The past decade as my own pilot, I’ve been used to turbulence in some way or another, attempting new paths out of stormy skies, or at least how to manage them in broad and very specific ways. The prior decades had their struggles, no doubt, but as with most of life’s experiences, I feel one builds on top of the other to create the ones with deep impact. The ones that will change your course, possibly alienate you from friends and family, or loved ones that you thought you once knew. It can also be a battle within to figure out who you are compared to who you once were.
A few years ago, my friends celebrated my birthday with me, I believe it was my 33rd, but instead of placing 33 candles on a cake or just the numbers themselves, they deemed it my 8th birthday. In a way it was true, I had started to really question my lifelong religion in my early 20’s, shortly before having my daughter, but had brushed away doubts until they could be ignored no longer.

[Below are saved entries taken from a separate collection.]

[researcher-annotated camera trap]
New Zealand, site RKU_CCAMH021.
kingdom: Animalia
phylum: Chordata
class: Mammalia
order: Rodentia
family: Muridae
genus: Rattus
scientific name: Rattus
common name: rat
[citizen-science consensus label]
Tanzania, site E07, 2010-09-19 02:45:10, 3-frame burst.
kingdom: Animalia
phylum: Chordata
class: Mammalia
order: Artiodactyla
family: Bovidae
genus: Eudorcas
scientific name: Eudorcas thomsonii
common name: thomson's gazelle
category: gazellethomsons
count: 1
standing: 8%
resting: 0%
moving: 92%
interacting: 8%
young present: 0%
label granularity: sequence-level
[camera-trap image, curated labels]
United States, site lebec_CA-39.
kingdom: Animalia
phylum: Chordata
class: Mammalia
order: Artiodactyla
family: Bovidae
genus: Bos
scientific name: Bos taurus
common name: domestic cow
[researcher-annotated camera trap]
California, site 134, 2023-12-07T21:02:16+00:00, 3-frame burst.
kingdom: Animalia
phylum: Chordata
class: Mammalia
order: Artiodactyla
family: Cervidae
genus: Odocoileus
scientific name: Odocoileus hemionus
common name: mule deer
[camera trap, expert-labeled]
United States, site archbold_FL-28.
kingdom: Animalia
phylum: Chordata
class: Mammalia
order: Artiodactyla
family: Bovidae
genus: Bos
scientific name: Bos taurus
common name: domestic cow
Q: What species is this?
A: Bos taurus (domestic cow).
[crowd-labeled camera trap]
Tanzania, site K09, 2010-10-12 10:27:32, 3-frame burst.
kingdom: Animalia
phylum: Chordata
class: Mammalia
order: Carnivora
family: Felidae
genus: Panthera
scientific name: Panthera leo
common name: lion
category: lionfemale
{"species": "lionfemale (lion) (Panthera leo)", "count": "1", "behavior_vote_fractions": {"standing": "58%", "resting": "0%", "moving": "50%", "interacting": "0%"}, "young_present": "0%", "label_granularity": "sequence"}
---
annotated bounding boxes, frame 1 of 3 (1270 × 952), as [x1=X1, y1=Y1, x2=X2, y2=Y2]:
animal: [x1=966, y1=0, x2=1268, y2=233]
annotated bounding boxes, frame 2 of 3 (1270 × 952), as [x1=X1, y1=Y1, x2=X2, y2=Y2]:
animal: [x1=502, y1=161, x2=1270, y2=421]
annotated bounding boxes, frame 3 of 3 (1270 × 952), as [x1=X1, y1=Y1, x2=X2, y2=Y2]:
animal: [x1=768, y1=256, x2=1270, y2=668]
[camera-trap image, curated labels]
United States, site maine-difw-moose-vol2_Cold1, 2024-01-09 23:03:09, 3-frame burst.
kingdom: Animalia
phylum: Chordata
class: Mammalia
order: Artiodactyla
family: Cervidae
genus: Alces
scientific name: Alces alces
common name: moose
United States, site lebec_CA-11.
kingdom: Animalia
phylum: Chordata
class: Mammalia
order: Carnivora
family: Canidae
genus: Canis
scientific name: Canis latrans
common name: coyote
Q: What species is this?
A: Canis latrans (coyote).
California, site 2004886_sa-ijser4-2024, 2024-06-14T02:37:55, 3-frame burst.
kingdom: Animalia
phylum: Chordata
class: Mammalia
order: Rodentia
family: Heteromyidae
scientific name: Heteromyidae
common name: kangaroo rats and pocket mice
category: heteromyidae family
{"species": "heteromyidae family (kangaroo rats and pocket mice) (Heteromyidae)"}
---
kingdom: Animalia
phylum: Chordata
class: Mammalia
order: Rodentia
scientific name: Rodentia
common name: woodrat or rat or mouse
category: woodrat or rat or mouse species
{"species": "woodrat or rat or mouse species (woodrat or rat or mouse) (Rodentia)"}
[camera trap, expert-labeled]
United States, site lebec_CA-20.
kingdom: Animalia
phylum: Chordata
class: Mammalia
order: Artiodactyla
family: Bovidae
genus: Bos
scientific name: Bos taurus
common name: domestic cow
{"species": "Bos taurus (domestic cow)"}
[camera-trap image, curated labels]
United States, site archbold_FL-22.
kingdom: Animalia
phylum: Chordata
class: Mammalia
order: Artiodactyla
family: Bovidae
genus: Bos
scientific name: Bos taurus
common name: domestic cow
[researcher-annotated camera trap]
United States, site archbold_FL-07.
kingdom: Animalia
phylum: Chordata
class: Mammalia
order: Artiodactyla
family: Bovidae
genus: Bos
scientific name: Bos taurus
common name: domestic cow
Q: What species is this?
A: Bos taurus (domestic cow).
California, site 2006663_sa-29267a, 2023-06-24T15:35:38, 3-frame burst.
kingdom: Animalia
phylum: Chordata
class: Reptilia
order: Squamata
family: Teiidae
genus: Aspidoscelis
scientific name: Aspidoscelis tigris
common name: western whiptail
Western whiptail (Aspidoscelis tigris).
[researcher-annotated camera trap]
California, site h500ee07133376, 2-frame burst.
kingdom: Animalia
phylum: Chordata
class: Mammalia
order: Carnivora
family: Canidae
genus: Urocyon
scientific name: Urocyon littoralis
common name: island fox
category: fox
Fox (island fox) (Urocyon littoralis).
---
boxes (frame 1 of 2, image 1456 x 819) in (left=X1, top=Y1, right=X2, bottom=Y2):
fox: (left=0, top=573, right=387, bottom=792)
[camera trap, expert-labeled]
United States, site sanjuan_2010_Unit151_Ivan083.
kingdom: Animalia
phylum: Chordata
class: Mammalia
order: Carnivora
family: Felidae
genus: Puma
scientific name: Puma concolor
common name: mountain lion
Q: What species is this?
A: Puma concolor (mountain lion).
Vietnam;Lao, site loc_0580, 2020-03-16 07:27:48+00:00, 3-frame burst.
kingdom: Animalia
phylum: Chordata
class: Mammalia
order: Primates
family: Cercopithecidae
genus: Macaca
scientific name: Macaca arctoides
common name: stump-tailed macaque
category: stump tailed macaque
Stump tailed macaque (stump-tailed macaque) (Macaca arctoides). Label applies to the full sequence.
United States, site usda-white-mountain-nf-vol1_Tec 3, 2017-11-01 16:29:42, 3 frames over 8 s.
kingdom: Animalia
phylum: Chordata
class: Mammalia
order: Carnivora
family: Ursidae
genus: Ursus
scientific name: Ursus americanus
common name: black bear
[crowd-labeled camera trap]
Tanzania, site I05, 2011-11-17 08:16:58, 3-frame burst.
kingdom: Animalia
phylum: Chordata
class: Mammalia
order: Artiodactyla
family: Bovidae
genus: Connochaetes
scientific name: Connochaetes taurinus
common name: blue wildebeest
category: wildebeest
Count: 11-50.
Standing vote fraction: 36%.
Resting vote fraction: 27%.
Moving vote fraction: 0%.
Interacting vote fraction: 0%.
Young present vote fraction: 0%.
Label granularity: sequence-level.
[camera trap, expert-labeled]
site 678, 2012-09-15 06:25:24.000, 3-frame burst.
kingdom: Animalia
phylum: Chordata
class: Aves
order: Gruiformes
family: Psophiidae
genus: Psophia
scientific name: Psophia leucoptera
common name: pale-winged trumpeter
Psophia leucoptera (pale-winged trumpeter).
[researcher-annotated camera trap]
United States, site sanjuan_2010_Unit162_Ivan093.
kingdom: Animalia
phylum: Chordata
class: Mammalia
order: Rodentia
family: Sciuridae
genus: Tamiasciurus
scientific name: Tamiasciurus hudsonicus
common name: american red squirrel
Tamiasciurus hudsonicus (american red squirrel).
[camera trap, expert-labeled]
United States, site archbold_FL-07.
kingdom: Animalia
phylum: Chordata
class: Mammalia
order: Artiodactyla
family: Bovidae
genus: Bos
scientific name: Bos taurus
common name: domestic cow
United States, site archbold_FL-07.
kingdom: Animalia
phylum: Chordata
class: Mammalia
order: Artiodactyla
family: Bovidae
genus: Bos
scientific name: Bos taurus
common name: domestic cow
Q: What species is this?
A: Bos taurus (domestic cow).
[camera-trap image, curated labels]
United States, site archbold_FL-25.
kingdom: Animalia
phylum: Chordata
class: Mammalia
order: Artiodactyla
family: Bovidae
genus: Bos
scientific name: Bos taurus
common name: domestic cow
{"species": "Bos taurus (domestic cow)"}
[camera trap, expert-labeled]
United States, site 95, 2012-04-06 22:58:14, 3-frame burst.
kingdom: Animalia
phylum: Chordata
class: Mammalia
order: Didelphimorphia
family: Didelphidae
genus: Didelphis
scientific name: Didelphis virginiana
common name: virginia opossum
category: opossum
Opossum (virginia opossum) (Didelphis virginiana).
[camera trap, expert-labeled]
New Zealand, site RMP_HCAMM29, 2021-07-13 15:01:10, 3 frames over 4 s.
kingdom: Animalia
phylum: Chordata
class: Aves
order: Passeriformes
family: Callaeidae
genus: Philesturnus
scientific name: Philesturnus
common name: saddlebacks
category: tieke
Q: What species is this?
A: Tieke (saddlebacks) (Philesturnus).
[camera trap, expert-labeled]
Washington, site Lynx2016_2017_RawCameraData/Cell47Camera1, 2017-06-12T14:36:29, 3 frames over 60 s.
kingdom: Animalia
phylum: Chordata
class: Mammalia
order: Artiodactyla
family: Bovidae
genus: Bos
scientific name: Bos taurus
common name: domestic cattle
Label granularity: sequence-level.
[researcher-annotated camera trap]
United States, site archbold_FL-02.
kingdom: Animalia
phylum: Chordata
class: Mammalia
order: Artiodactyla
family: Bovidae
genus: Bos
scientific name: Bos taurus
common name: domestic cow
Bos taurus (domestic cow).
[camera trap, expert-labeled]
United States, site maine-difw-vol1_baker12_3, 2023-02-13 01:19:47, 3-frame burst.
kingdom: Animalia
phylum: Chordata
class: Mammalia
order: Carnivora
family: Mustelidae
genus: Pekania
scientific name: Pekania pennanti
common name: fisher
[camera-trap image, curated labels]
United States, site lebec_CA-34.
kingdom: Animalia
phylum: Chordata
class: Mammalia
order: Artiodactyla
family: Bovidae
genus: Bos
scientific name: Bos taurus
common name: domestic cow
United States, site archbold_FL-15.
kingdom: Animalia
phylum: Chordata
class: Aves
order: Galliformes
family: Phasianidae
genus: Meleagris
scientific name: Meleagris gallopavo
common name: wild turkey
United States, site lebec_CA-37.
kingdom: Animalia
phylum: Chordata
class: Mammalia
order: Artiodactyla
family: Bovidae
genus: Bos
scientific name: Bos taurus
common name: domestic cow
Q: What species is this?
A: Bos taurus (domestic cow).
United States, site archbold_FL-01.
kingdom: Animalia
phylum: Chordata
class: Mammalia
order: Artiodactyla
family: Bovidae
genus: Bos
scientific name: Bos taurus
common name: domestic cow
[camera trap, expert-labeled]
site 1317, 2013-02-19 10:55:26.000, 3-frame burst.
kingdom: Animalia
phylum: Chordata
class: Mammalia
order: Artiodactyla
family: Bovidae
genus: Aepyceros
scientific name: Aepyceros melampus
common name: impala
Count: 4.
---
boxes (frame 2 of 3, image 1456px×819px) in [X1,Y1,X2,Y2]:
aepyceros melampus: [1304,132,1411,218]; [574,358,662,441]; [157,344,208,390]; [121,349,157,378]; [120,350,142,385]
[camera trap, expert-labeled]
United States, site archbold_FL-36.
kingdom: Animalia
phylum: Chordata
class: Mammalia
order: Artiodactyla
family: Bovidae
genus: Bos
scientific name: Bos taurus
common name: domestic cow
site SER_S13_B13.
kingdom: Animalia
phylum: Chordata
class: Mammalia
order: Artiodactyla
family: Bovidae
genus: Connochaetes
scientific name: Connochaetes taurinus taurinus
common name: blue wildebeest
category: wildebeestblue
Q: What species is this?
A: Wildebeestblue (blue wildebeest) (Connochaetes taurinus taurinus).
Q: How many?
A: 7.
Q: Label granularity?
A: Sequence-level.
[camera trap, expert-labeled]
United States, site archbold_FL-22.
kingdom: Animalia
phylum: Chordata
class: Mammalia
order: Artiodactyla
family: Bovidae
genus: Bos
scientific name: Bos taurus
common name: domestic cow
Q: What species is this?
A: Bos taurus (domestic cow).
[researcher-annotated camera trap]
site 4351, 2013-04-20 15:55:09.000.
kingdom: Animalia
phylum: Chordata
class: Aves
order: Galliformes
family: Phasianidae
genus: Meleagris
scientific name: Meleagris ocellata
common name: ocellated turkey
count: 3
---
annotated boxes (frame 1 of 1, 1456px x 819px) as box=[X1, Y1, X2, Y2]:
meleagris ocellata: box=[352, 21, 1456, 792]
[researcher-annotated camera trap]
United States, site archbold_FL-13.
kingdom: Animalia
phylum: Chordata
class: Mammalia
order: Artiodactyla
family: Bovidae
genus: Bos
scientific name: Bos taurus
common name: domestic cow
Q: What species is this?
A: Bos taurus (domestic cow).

The combination of life experience, truly being on my own, starting to see the world as an adult, and asking the tough questions in relation to myself and others could not be answered anymore in the way they once were. My brain was continuing to change and grow and it would continue to as I studied, not only what professors and theory could teach me, but also what I feel was inside of me all along.
If religion suits you and you’re happy and it gives you what you need, helps you feel like a better person and at minimum, helps you feel motivated to be a better human, I think that’s amazing.
Personally, my principles don’t have a pastor, prophet, bishop, or any other person to look to for guidance. I suppose it can feel lonely in a way, I must look inside myself and that isn’t always very pleasant. I don’t have a community anymore, so I must build one slowly, my little family is my community at this point, and my small circle of friends.
It doesn’t change that despite what I feel I lost, and there are stories upon stories of what that entails, what was gained was awareness, freedom of thought, freedom from misplaced guilt, the ability to fully experience a relationship with my father and heal old wounds from the rifts that were built there, the incredible witnessing of a metamorphosis in my immediate family that we all emerged from stronger, wiser.
The freedom to be myself and continually explore who that is, even as I fall flat on my face sometimes in the process.
Most of all, in this second life, a gift supplemented by the first, I’ve learned to see humanity, not just this life as a step to the next, I don’t know for sure if there will be one, but I do know that I’m free to love unrestricted, as much as it can hurt in this sometimes cruel world.